A Xinjiang woman facing a riot squad in 2017 (By Associated Press)

TAIPEI (Taiwan News) — On Jan. 17, international research and advocacy group Human Rights Watch (HRW) published its World Report 2019; a comprehensive review of the current human rights conditions in every nation.

The organization posted an announcement for the report’s release on its website, which gave particular mention to China in a section discussing the persistence of autocratic politics throughout the world.

HRW asserted the Chinese government’s arbitrary detention of over a million Uighur minority citizens in the Xinjiang Autonomous Region exemplified the “enormous” human cost of maintaining autocratic rule, mentioning the crisis alongside other current human rights catastrophes including the extrajudicial killing of suspected drug dealers in the Philippines. The organization stated that “China has increased its repression over the past year to the worst level since the 1989 massacre of protesters from the Tian’anmen Square democracy movement.”

In the report itself, HRW details the extralegal measures the government has used to target key individuals accused of state subversion. This includes the three-year detention-without-trial of human rights lawyer Wang Quanzhang, the incarceration and torture of other lawyers and activists such as Qin Yongmin, who was sentenced to 13 years for leading a pro-democracy movement, and the forced repatriation of dissident Jiang Yefei in cooperation with the Thai government.

The report also notes how China has “tightened its ideological grip” over institutions and society, both offline and online. This includes the suppression and censorship of anti-establishment and “vulgar” content, and cracking down on women’s rights movements and LGBT individuals—a practice which even spread to Hong Kong last year.

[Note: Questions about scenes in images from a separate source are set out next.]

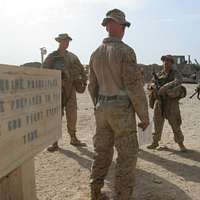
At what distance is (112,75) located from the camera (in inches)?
193

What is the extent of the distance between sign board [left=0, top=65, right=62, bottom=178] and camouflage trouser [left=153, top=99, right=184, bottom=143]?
3351 mm

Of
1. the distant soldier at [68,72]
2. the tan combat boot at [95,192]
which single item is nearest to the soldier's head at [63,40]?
the distant soldier at [68,72]

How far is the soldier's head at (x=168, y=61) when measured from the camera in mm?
7652

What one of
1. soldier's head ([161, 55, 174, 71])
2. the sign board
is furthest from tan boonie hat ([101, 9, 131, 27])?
soldier's head ([161, 55, 174, 71])

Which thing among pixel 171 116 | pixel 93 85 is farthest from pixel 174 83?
pixel 93 85

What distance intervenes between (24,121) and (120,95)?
1.32 meters

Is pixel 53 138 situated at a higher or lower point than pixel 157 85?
lower

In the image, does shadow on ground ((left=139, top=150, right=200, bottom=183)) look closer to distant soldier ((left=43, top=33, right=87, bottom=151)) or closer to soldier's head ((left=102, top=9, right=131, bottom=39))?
distant soldier ((left=43, top=33, right=87, bottom=151))

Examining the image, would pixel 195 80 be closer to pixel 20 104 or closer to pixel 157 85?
pixel 157 85

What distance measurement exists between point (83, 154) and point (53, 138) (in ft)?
9.08

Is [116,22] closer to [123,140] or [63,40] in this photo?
[123,140]

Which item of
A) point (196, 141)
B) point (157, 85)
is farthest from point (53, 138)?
point (196, 141)

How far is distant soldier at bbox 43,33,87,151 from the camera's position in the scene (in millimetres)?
7897

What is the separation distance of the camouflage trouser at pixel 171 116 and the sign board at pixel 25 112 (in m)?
3.35
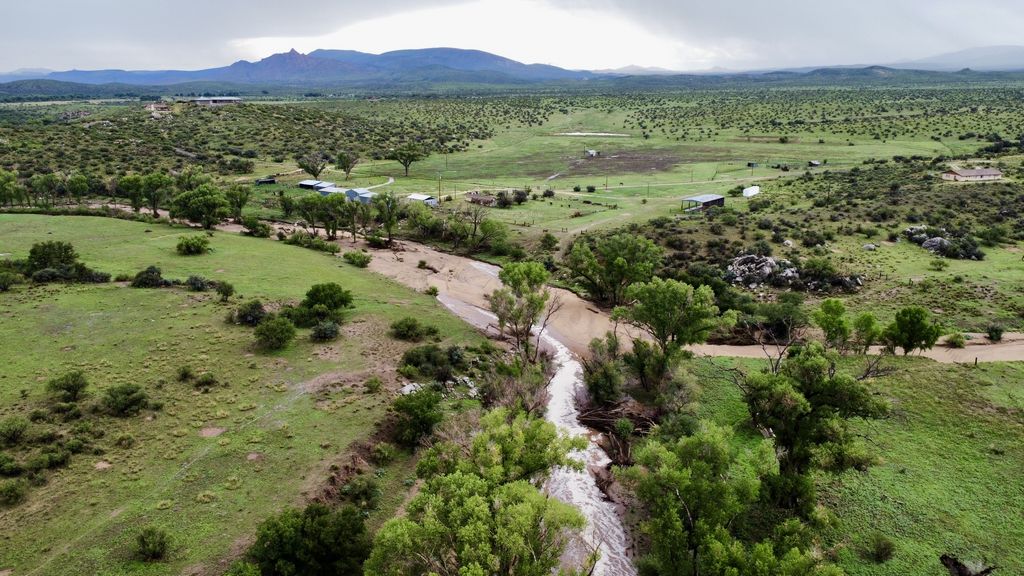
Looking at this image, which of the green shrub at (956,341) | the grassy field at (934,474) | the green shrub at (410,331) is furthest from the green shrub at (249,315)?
the green shrub at (956,341)

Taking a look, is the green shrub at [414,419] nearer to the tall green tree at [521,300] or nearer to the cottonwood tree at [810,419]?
the tall green tree at [521,300]

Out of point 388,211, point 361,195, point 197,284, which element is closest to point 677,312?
point 197,284

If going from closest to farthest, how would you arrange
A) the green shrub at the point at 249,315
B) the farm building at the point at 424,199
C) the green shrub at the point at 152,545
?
the green shrub at the point at 152,545 < the green shrub at the point at 249,315 < the farm building at the point at 424,199

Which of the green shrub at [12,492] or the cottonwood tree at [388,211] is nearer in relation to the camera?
the green shrub at [12,492]

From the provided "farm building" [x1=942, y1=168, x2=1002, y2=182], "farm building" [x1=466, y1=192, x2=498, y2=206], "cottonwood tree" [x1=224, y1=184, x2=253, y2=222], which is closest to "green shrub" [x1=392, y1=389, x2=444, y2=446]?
"cottonwood tree" [x1=224, y1=184, x2=253, y2=222]

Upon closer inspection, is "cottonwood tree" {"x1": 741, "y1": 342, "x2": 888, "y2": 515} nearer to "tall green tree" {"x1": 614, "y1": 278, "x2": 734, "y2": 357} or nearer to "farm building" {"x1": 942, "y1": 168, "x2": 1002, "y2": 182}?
"tall green tree" {"x1": 614, "y1": 278, "x2": 734, "y2": 357}

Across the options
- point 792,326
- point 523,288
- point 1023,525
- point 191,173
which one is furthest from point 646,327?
point 191,173
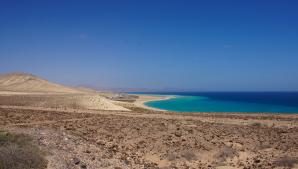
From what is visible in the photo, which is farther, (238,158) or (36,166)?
(238,158)

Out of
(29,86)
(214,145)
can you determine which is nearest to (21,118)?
(214,145)

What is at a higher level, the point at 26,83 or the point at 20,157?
the point at 26,83

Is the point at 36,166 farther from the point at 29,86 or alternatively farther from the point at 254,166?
the point at 29,86

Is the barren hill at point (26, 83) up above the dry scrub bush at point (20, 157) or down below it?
above

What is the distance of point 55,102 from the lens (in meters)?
48.1

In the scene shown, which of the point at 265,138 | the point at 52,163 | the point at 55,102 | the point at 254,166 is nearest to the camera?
the point at 52,163

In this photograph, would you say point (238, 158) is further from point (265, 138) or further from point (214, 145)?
point (265, 138)

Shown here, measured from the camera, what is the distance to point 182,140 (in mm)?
19797

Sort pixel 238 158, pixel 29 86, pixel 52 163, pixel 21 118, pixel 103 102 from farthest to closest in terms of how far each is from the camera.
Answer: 1. pixel 29 86
2. pixel 103 102
3. pixel 21 118
4. pixel 238 158
5. pixel 52 163

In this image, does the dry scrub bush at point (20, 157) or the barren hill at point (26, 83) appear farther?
the barren hill at point (26, 83)

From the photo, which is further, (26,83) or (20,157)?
(26,83)

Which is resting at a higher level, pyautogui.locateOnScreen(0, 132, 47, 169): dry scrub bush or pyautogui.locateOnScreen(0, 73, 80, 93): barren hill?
pyautogui.locateOnScreen(0, 73, 80, 93): barren hill

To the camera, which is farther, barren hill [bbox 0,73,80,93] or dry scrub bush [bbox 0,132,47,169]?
barren hill [bbox 0,73,80,93]

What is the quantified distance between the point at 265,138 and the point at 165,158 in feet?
24.9
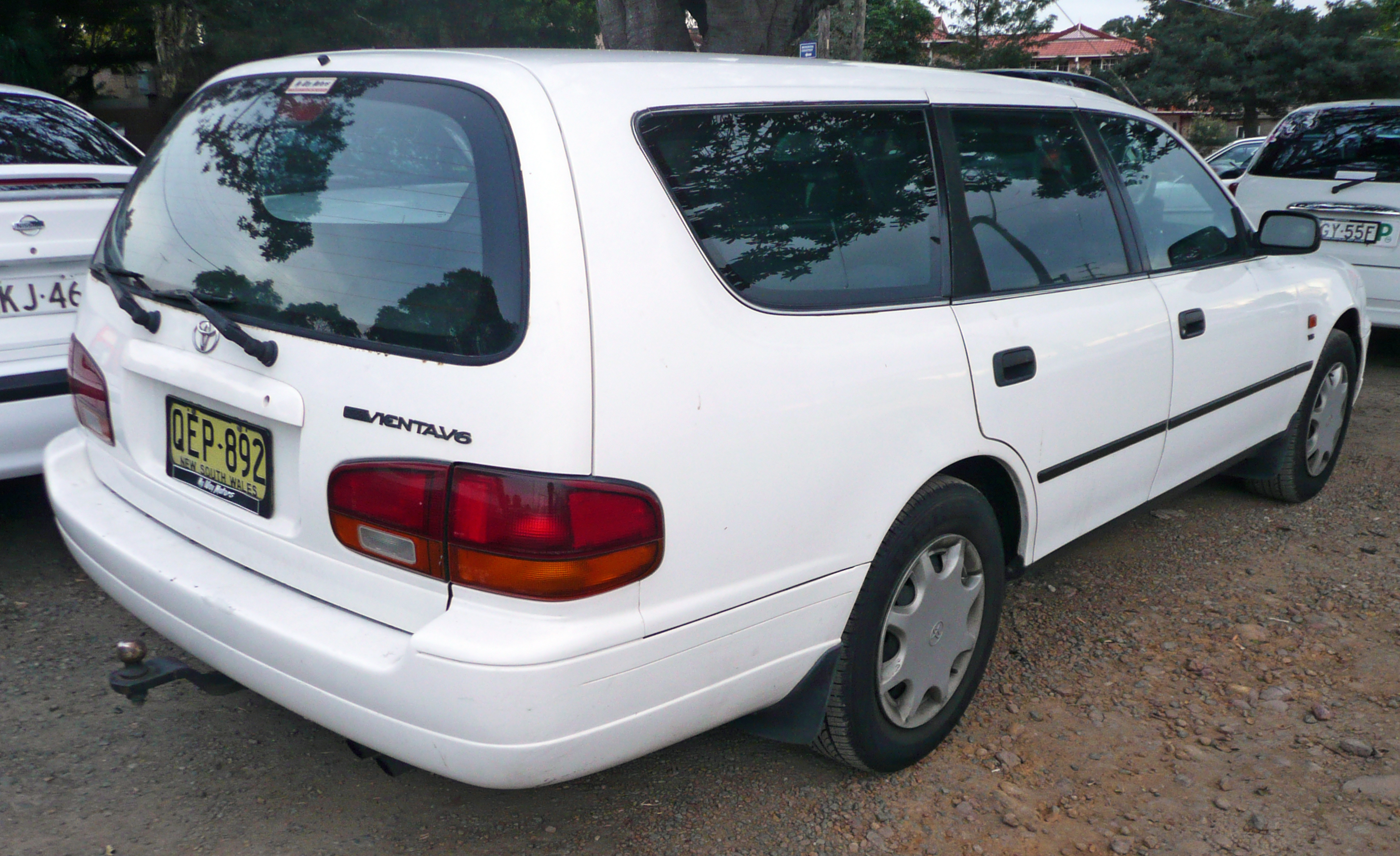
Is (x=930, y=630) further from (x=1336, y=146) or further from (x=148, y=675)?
(x=1336, y=146)

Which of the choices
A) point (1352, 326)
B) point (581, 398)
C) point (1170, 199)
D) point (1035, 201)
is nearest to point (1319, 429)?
point (1352, 326)

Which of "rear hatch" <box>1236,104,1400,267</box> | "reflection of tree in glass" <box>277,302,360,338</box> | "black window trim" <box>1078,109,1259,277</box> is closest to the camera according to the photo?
"reflection of tree in glass" <box>277,302,360,338</box>

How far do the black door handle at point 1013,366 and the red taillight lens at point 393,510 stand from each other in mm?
1350

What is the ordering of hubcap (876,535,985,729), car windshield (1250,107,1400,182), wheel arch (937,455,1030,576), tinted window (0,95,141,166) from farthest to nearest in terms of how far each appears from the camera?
car windshield (1250,107,1400,182)
tinted window (0,95,141,166)
wheel arch (937,455,1030,576)
hubcap (876,535,985,729)

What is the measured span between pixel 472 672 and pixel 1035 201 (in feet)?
6.48

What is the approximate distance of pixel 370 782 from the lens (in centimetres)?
258

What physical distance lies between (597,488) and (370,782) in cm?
123

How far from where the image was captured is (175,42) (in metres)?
11.4

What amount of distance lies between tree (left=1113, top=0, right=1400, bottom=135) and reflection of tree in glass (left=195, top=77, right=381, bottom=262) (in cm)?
3133

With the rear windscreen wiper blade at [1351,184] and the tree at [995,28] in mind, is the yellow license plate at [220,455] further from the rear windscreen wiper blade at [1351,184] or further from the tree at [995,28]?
the tree at [995,28]

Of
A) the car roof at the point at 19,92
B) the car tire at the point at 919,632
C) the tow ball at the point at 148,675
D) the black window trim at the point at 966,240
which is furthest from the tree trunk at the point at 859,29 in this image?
the tow ball at the point at 148,675

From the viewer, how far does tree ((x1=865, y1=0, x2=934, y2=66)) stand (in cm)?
3195

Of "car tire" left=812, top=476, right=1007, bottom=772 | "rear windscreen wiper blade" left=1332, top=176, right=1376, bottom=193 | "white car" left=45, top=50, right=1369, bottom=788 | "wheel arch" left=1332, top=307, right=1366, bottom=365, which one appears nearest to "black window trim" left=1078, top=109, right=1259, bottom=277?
"white car" left=45, top=50, right=1369, bottom=788

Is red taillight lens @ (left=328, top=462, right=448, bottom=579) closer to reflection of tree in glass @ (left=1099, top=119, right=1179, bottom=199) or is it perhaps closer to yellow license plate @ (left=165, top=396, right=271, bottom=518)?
yellow license plate @ (left=165, top=396, right=271, bottom=518)
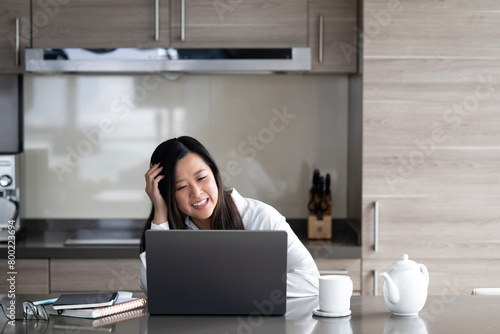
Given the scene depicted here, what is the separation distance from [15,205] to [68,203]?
1.27 ft

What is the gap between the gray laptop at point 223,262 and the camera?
156cm

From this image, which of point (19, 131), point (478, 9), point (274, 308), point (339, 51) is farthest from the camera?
point (19, 131)

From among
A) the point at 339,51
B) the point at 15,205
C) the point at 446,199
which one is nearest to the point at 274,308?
the point at 446,199

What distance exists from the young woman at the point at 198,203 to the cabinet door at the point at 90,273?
89 cm

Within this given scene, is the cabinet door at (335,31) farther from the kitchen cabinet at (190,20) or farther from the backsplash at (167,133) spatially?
the backsplash at (167,133)

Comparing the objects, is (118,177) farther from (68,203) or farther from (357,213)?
(357,213)

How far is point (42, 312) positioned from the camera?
5.39ft

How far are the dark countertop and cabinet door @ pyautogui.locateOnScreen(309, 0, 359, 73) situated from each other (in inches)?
34.3

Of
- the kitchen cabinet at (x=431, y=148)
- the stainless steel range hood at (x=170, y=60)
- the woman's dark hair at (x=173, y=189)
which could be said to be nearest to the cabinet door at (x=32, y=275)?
the stainless steel range hood at (x=170, y=60)

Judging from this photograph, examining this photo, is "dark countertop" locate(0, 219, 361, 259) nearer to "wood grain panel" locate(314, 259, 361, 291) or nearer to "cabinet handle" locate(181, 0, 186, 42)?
"wood grain panel" locate(314, 259, 361, 291)

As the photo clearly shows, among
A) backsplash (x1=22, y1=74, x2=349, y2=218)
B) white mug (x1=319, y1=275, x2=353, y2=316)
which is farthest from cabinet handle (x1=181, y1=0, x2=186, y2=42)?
white mug (x1=319, y1=275, x2=353, y2=316)

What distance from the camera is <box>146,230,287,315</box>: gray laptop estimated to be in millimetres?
1563

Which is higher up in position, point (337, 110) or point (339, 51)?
point (339, 51)

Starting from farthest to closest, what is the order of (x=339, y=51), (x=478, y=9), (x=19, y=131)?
(x=19, y=131)
(x=339, y=51)
(x=478, y=9)
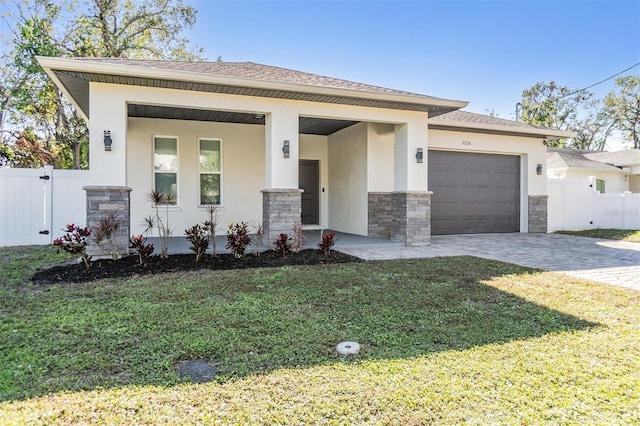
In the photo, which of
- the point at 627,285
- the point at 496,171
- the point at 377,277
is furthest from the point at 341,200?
the point at 627,285

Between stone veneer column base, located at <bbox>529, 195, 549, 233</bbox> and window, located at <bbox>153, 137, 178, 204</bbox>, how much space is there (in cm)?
1064

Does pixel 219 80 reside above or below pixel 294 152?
above

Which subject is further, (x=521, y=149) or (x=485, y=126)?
(x=521, y=149)

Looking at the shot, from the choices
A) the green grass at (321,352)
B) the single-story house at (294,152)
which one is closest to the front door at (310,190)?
the single-story house at (294,152)

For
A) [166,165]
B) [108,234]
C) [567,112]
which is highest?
[567,112]

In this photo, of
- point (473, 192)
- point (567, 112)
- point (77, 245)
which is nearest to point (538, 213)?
point (473, 192)

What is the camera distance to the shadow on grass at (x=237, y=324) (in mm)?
2721

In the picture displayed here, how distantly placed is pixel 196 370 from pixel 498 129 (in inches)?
425

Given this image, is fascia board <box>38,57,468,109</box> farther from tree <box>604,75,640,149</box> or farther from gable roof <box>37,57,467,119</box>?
tree <box>604,75,640,149</box>

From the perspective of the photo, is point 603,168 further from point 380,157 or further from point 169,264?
point 169,264

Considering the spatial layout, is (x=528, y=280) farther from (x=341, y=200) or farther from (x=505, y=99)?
(x=505, y=99)

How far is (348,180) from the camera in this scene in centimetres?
1118

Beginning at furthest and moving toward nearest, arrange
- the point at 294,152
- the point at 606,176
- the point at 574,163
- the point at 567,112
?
the point at 567,112
the point at 606,176
the point at 574,163
the point at 294,152

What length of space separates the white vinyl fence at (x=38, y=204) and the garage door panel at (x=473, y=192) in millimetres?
9169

Although Taiwan is not given its own evaluation in the HRW report, it is mentioned as the subject of China’s belligerence. The report notes how Beijing has wielded the power of its economy to curtail freedom of expression around the world, encouraging former allies of Taiwan to sever diplomatic ties and international airlines to change how they refer to the country.

The evaluation contains dedicated sections to Tibet, Xinjiang and Hong Kong, underscoring the particular kinds of oppression citizens of each region have uniquely dealt with at the hands of the Communist government.

Local authorities have intensified “political education” and the rate of land grabs in Tibet, and continue to step-up arbitrary persecution and detention in Xinjiang, HRW states. The organization adds that authoritarian politics and democratic suppression are increasingly pervading political and social life in Hong Kong.

Despite alarming conditions in many countries, HRW observes that there is a rising trend in pushback against autocracy, with groups resisting the rule of right-wing populist politicians, and bringing justice to the perpetrators of human rights catastrophes.

It is worth noting politicians are gaining the fortitude to confront Chinese authorities directly, including Communist Party leader Xi Jinping, about their human rights abuses.